Keywords

Introduction

Enterocele is a herniation of the peritoneal cavity forming a sac that protrudes between the uterosacral ligaments at the vaginal apex, which may then descend distally through the rectovaginal septum (Fig. 27.1) [1,2,3,4,5]. It may contain small bowel (enterocele) or sigmoid colon (sigmoidocele) [1, 2, 6, 7]. Its incidence in asymptomatic patients is unknown, and according to some authors, it can range from 11% to 45% in patients with pelvic floor dysfunction and can also be seen in up to 10% of healthy females on defecography [1,2,3, 6, 8]. It occurs more frequently in older or multiparous women and in those with a history of hysterectomy [1, 2, 4, 7, 9].

Fig. 27.1
figure 1

Enterocele

The onset of enterocele may be multifactorial [9]. It is associated with pelvic floor injury, obstetric trauma, straining from constipation, increased intra-abdominal pressure, prior hysterectomy, and the effect of hormonal changes in the connective tissue of the pelvis [2, 4, 7, 9]. The most frequent type of enterocele occurs when a pelvic organ prolapses (usually the uterus or rectum) pulling down the cul-de-sac, thus creating a traction enterocele [1, 3]. On the other hand, pulsion enterocele may result from chronic abdominal pressure increase leading to protrusion or eversion of the rectal or vaginal wall [3]. Acquired cases are seen after pelvic surgery especially after hysterectomy (18–25% of patients develop enterocele at some point after hysterectomy) in which the cul-de-sac is widened by anterior displacement of the vagina [1, 3, 7, 10]. Finally, congenital enterocele represents less than 1% of cases and results from abnormal development of the rectovaginal septum [1, 3].
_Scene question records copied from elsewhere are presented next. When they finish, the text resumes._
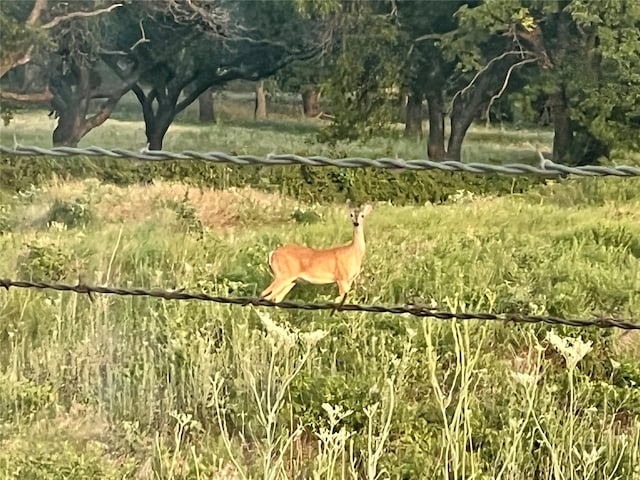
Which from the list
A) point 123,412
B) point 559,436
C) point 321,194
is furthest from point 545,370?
point 321,194

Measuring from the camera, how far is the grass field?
1355mm

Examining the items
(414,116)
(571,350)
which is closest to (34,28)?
(414,116)

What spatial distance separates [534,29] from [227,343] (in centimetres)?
144

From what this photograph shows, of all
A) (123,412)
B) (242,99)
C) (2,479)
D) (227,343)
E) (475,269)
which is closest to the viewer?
(2,479)

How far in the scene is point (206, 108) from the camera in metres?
2.76

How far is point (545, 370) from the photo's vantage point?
162 centimetres

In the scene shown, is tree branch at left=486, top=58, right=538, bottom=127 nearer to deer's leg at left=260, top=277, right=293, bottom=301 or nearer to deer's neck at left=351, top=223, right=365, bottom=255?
deer's neck at left=351, top=223, right=365, bottom=255

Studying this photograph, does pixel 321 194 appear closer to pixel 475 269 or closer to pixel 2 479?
pixel 475 269

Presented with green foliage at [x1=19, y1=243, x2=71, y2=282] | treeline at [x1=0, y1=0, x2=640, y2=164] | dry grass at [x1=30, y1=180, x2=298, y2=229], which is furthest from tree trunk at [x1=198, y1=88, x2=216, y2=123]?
green foliage at [x1=19, y1=243, x2=71, y2=282]

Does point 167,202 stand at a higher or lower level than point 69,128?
lower

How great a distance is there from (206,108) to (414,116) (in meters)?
0.62

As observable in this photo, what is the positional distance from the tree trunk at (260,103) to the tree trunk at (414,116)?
16.6 inches

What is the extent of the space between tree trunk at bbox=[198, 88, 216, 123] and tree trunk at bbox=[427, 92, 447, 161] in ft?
2.10

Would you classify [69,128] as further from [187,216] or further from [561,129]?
[561,129]
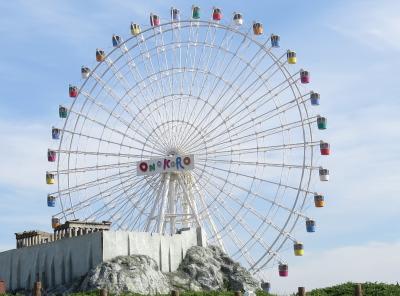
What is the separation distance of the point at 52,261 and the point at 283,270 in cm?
1697

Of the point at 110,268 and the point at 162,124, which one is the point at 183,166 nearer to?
the point at 162,124

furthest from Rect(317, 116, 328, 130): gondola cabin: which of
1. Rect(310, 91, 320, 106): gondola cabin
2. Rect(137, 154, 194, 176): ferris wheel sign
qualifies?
Rect(137, 154, 194, 176): ferris wheel sign

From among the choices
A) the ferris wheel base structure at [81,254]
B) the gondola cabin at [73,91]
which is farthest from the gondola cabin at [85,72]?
the ferris wheel base structure at [81,254]

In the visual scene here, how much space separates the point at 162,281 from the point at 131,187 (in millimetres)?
11045

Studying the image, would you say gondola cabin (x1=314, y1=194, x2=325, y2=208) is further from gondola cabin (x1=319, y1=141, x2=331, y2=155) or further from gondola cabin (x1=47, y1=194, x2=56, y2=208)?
gondola cabin (x1=47, y1=194, x2=56, y2=208)

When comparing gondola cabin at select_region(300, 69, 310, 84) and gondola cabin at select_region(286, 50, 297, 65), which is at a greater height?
gondola cabin at select_region(286, 50, 297, 65)

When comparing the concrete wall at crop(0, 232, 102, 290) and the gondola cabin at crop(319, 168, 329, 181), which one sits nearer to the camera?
the concrete wall at crop(0, 232, 102, 290)

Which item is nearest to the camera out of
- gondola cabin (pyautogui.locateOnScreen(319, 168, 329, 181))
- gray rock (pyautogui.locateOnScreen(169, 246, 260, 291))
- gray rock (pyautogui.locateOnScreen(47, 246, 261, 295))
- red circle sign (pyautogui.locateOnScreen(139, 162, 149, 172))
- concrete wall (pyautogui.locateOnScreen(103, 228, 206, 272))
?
gray rock (pyautogui.locateOnScreen(47, 246, 261, 295))

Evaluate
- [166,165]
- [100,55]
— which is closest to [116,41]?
[100,55]

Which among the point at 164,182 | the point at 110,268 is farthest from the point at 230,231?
the point at 110,268

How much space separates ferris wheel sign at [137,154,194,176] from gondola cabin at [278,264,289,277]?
10.1 meters

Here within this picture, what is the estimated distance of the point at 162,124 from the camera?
65938 millimetres

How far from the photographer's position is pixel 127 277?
5509cm

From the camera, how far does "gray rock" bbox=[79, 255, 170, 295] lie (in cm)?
5434
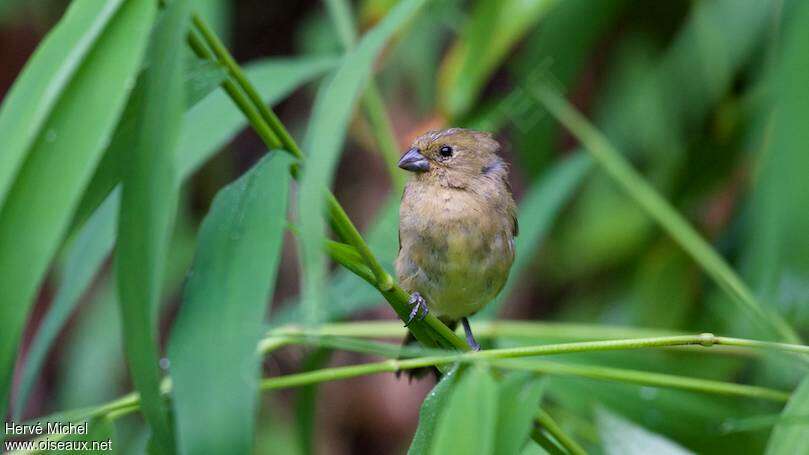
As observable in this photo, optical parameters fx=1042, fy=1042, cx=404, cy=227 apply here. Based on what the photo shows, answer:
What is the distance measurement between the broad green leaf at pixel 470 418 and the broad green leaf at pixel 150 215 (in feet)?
1.33

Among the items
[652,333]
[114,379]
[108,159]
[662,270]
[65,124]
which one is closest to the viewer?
[65,124]

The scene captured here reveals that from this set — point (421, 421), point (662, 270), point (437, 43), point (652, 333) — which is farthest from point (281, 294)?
point (421, 421)

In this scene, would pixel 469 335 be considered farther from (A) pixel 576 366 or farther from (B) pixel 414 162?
(A) pixel 576 366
Symptoms at presentation are usually nonspecific and include false rectal tenesmus, evacuation difficulty, pelvic pressure, lower abdominal pain, and fecal incontinence [1, 3, 4, 7, 9, 11, 12]. It may be suspected with the presence of pelvic pressure or vaginal bulging, which has a clinical sensitivity for the diagnosis of only 50% [11, 12]. These symptoms may be exacerbated by increasing intra-abdominal pressure especially in the upright position [9]. Some authors have pointed out that the subjective “bearing down” symptoms are often related to mesenteric traction due to the presence of the bowel or omentum in the hernia sac [7]. According to some authors, it is hard to define the typical clinical features of enterocele because most patients have concomitant pelvic floor abnormalities, such as rectocele or intussusception [9].

Diagnosis

The diagnosis of enterocele is based on identifying a hernia sac between the vagina and rectum [7]. This can be achieved by a combined vaginal and rectal digital examination (preferably in the standing position) utilizing a bivalve vaginal speculum ideally with transillumination of the rectovaginal septum with a light source through the rectum, where the small bowel between the rectum and vagina will block the transmission of light [7]. It has been recently described that a pelvic exam showing vaginal bulging has a sensitivity of 50%; however it is often difficult to distinguish rectocele from a true enterocele protruding at the level of the vaginal vault [1, 5, 9, 12, 13].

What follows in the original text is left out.